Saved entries
***

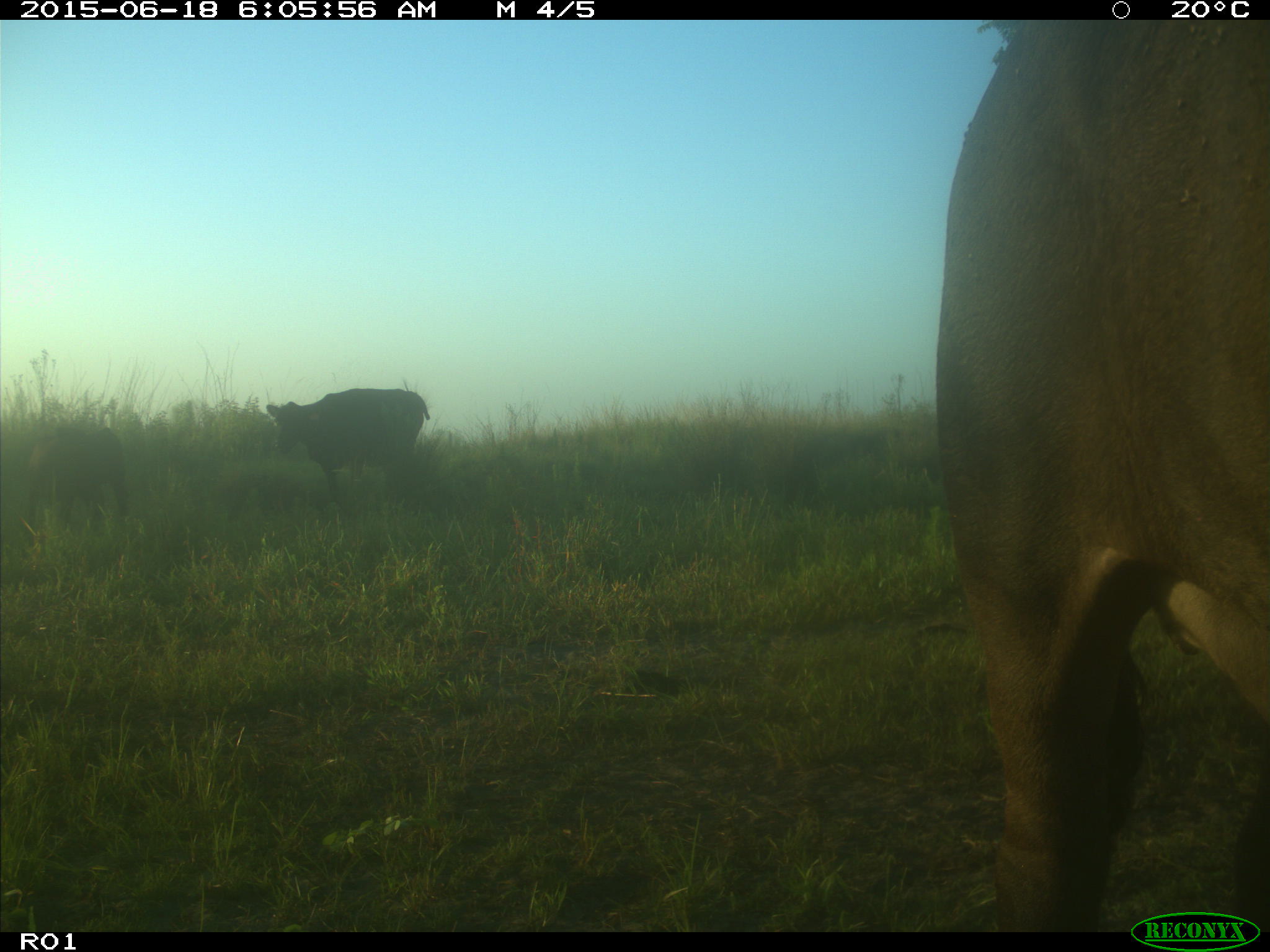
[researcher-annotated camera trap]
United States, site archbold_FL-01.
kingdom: Animalia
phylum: Chordata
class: Mammalia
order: Artiodactyla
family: Bovidae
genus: Bos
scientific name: Bos taurus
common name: domestic cow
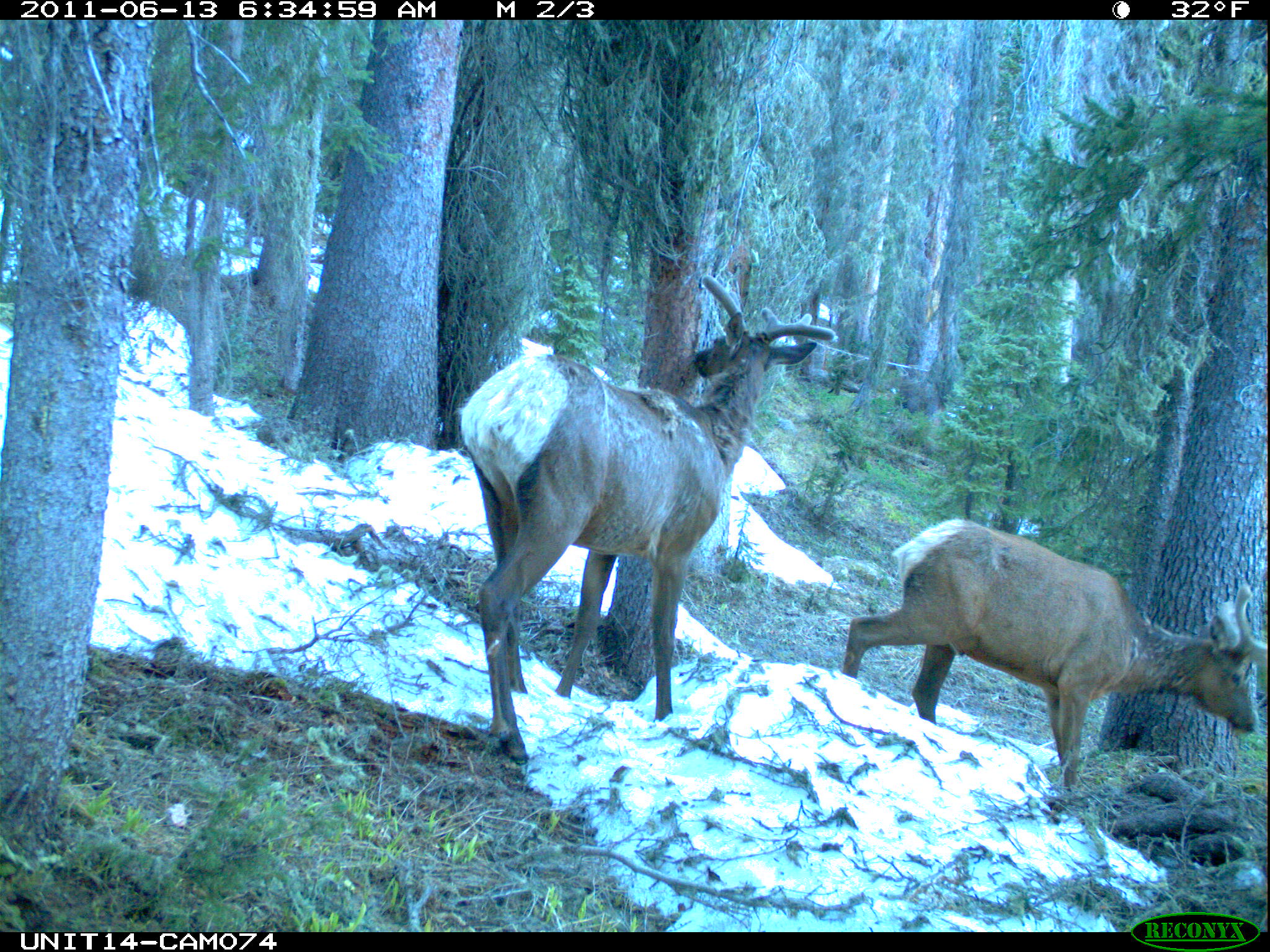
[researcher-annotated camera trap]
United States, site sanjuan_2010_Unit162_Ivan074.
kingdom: Animalia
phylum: Chordata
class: Mammalia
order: Artiodactyla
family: Cervidae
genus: Cervus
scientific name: Cervus elaphus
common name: red deer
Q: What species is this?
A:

***

- BRIEF: An exact reproduction of all the records is required, with no pictures included.

- TASK OUTPUT:
[researcher-annotated camera trap]
United States, site archbold_FL-01.
kingdom: Animalia
phylum: Chordata
class: Mammalia
order: Artiodactyla
family: Bovidae
genus: Bos
scientific name: Bos taurus
common name: domestic cow
[researcher-annotated camera trap]
United States, site sanjuan_2010_Unit162_Ivan074.
kingdom: Animalia
phylum: Chordata
class: Mammalia
order: Artiodactyla
family: Cervidae
genus: Cervus
scientific name: Cervus elaphus
common name: red deer
Q: What species is this?
A:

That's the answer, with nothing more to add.